• PASSAGE FOR REVIEW:
==*==

According to the centrifugal compressor of the present invention, since the one wall portion is provided with the housing portion and the other wall portion is provided with the driving device, it is possible to prevent only one of the one wall portion and the other wall portion from being lengthened in the axial direction. Further, since the volume of the housing portion may be slightly larger than the volume of the movable vane, it is possible to prevent increasing in size of the housing portion too much without any purpose. Accordingly, since it is possible to suppress increasing in size of the housing, it is possible to downsizing of the centrifugal compressor compared to that of the related art.

In one embodiment of the centrifugal compressor of the present invention, the driving device may include an operation chamber which is provided in the other wall portion, a partition member which is movable inside the operation chamber in a reciprocating manner so as to divide the inside of the operation chamber into a first chamber provided on a diffuser portion side and a second chamber provided on an anti-diffuser portion side opposite side of the diffuser portion side, a connection member which connects the partition member and the movable vane to each other so as to be operated as one unit through a penetration hole provided in the other wall portion, a spring device which presses at least either one of the movable vane and the partition member toward either one side of the diffuser portion side or the anti-diffuser portion side so that the partition member moves toward the one side, and a pressure control device which is capable of controlling a difference between a pressure of the first chamber and a pressure of the second chamber so that the partition member moves toward the other side of the diffuser portion side or the anti-diffuser portion side against the spring device.

==*==

• EXTRACTED INFORMATION:
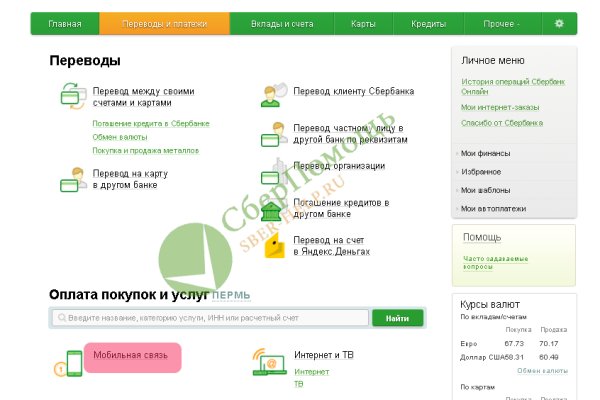 Кракен онлайн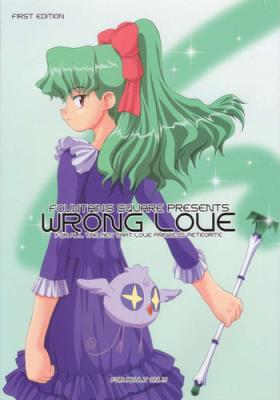 Atm Wrong Love - Cosmic baton girl comet-san Analsex
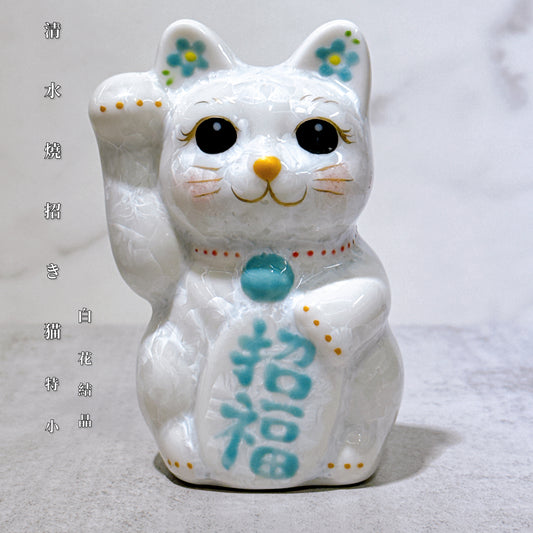 日本清水燒招財貓 花結晶 白 招福 右 特小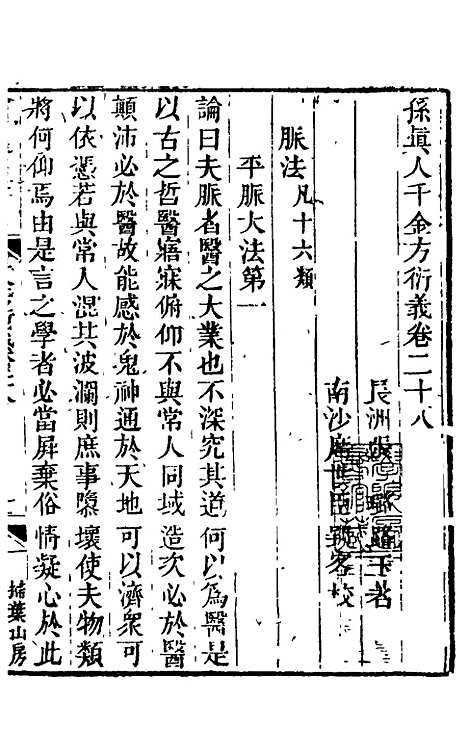 【孙真人千金方衍义】二十八 - 张璐.pdf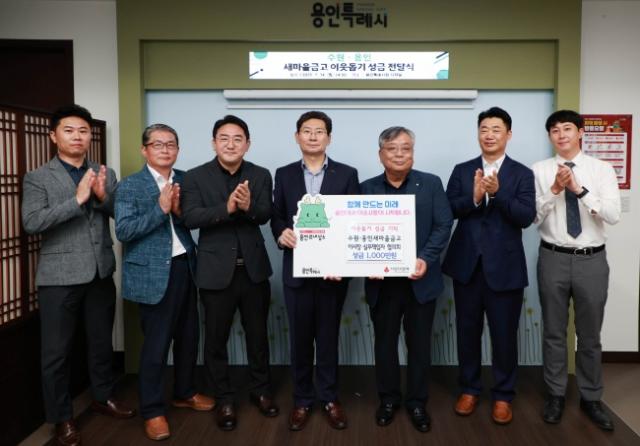 NSP통신-용인특례시에 수원·용인 새마을금고 이사장·실무책임자 협의회와 16개 새마을금고가 이웃돕기 성금을 기탁했다. 사진은 기탁 기념촬영 모습. (사진 = 용인특례시)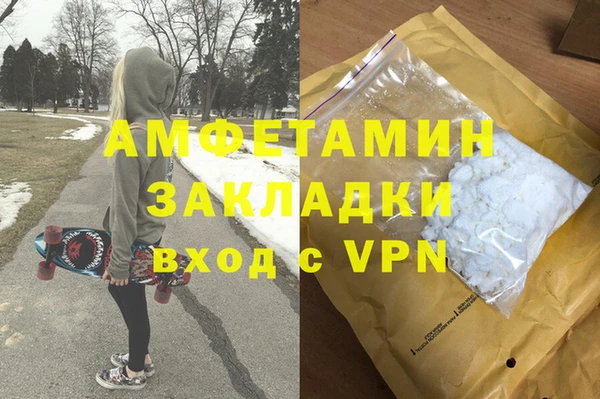 кокаин Новокубанск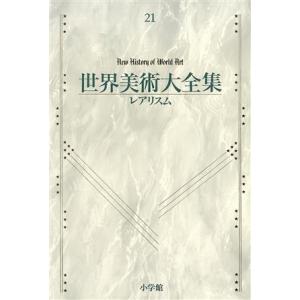 世界美術大全集　西洋編(第２１巻) レアリスム／馬渕明子【編】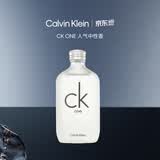 Calvin Kleinck香水ckone中性淡香水女200ml清新柑橘香节日生日礼物送男女友
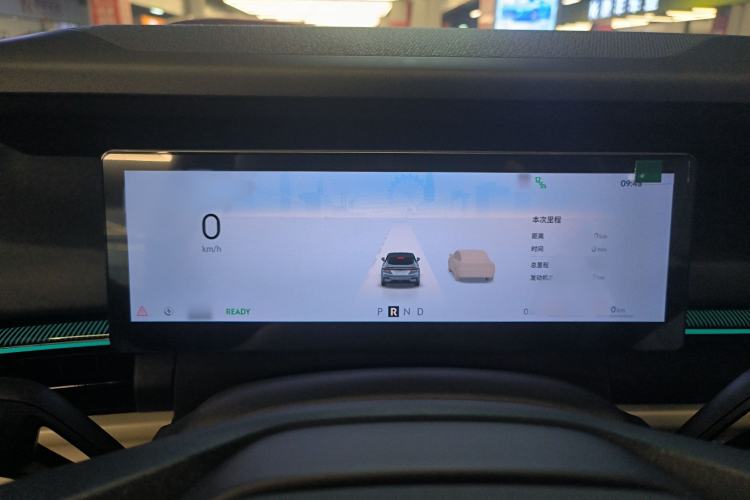 Used Lynk & Co 07 2024 EM-P 126 Long-Range Intelligent Driving Ultra
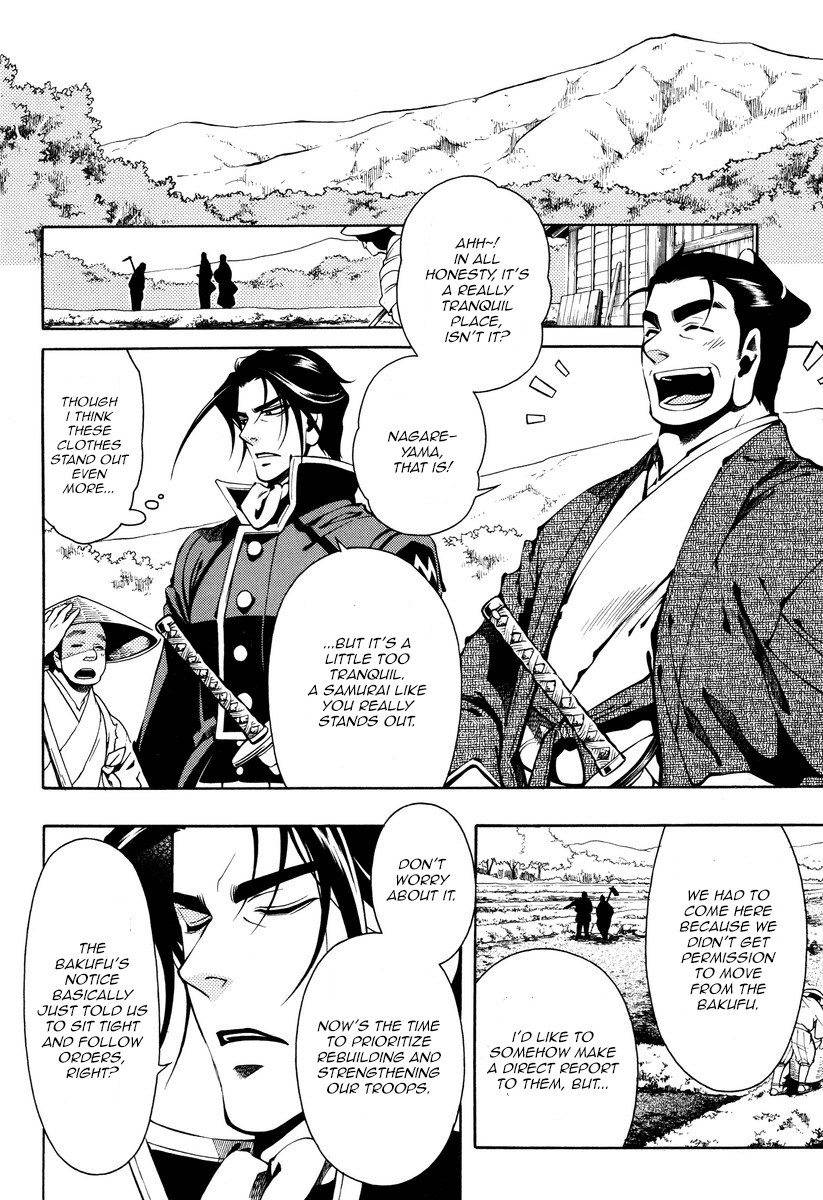 Peace Maker Kurogane Chapter 54 page 6 - Chapter 54: Spur
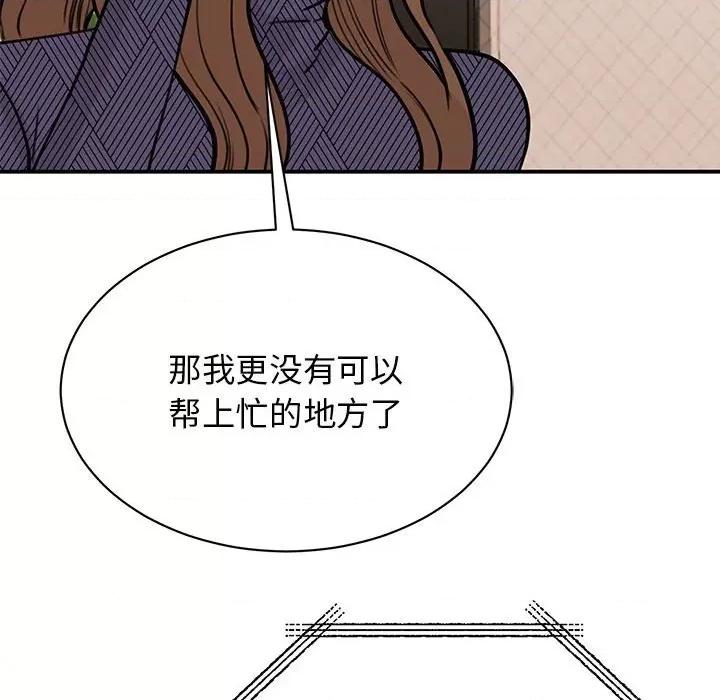 我的完美谬思 我的完美缪斯-我的完美缪斯 第49话 第113页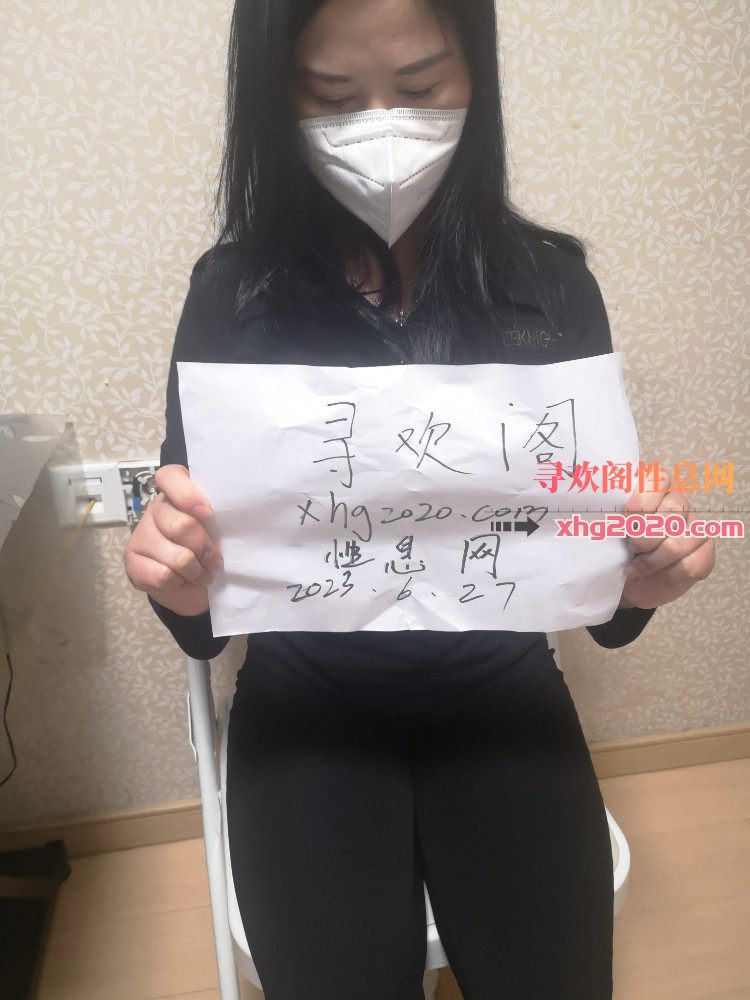 天河兼职雯雯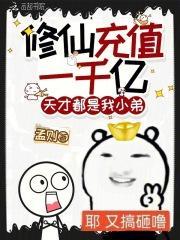修仙充值一千亿，天才都是我小弟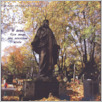 [thumbnail of Glos_Katolicki_2004_38 (2113).pdf]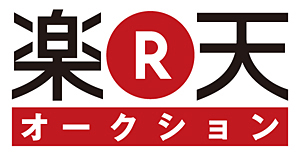 楽天オークションのロゴ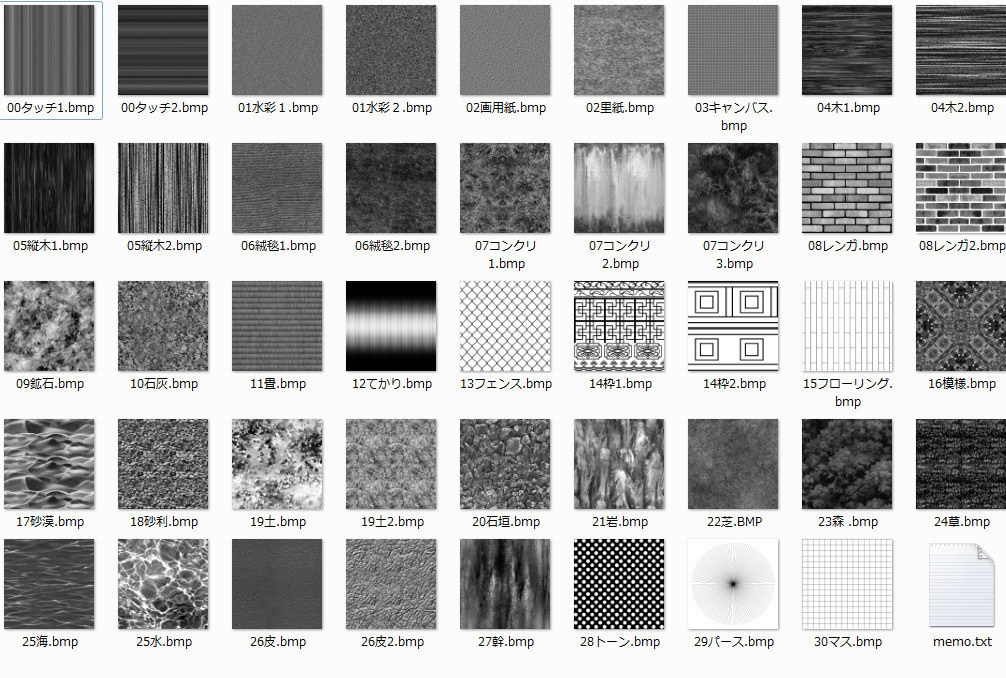 【無料あり】SAI2/クリスタ 用紙質感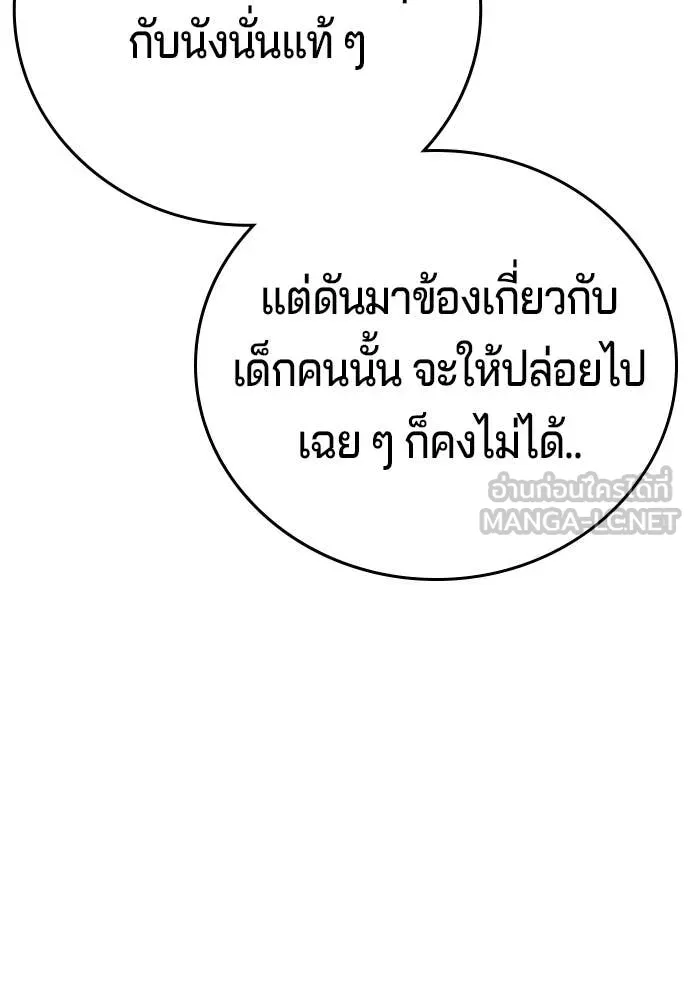 Page 206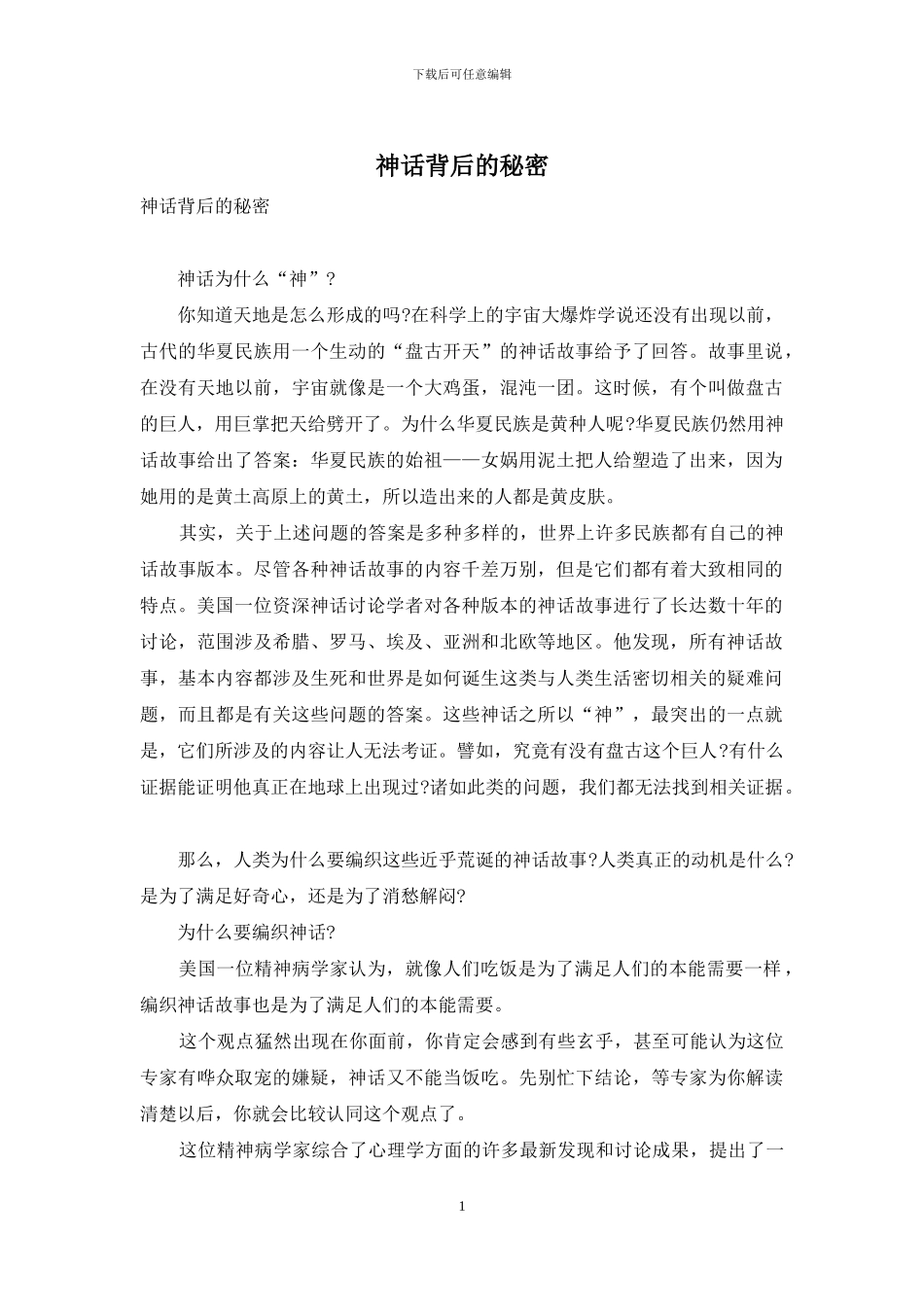 神话背后的秘密_第1页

==*==

• REQUIRED TASKS:
A - Name each component that the driving device may include in the embodiment described in the centrifugal compressor passage.
B - Answer these questions from the centrifugal compressor passage, one answer per line, marked as the questions are:
(i) Which wall portion is provided with the housing portion?
(ii) Into which two chambers does the partition member divide the inside of the operation chamber?
(iii) Through what does the connection member connect the partition member and the movable vane?
C - Carry the centrifugal compressor passage on from its final sentence.

• ANSWERS FOR THE EXERCISE:
A -
- An operation chamber
- A partition member
- A connection member
- A spring device
- A pressure control device

B -
(i) The one wall portion.
(ii) A first chamber on the diffuser portion side and a second chamber on the anti-diffuser portion side.
(iii) A penetration hole provided in the other wall portion.

C -
When the movable vane is housed in the operation chamber, the wall portion separating the operation chamber and the diffuser portion from each other needs to be provided with a penetration hole through which the movable vane is able to pass. In this case, since a gap which has almost the same length as that of the outer periphery of the movable vane is formed between the movable vane and the wall portion, foreign matter such as dust may easily enter the operation chamber from the diffuser portion. On the other hand, in this embodiment of the present invention, the other wall portion may be provided with the penetration hole through which the connection member passes. Then, since the cross-sectional area of the connection member may be smaller than that of the movable vane, it is possible to decrease the size of the penetration hole to be provided in the other wall portion. In this case, since the gap between the connection member and the other wall portion can be formed small, it is possible to suppress foreign matter from intruding into the operation chamber. Thereby, it is possible to suppress an abnormality that the partition member is immovable. Further, since the volume of the operation chamber may be smaller than that of the centrifugal compressor housing the movable vane to the inside of the operation chamber, the housing may be further suppressed from being increased in size. Thereby, it is possible to downsizing the centrifugal compressor further.

In this embodiment, the other wall portion may be provided with a partition wall member which includes the penetration hole and is arranged between the diffuser portion and the operation chamber so as to separate the operation chamber and the diffuser portion from each other. In this case, since the partition wall member can be separated from the other wall portion, a component such as the partition member can be easily inserted into the operation chamber. Thereby, the centrifugal compressor can be easily assembled and the working efficiency can be improved.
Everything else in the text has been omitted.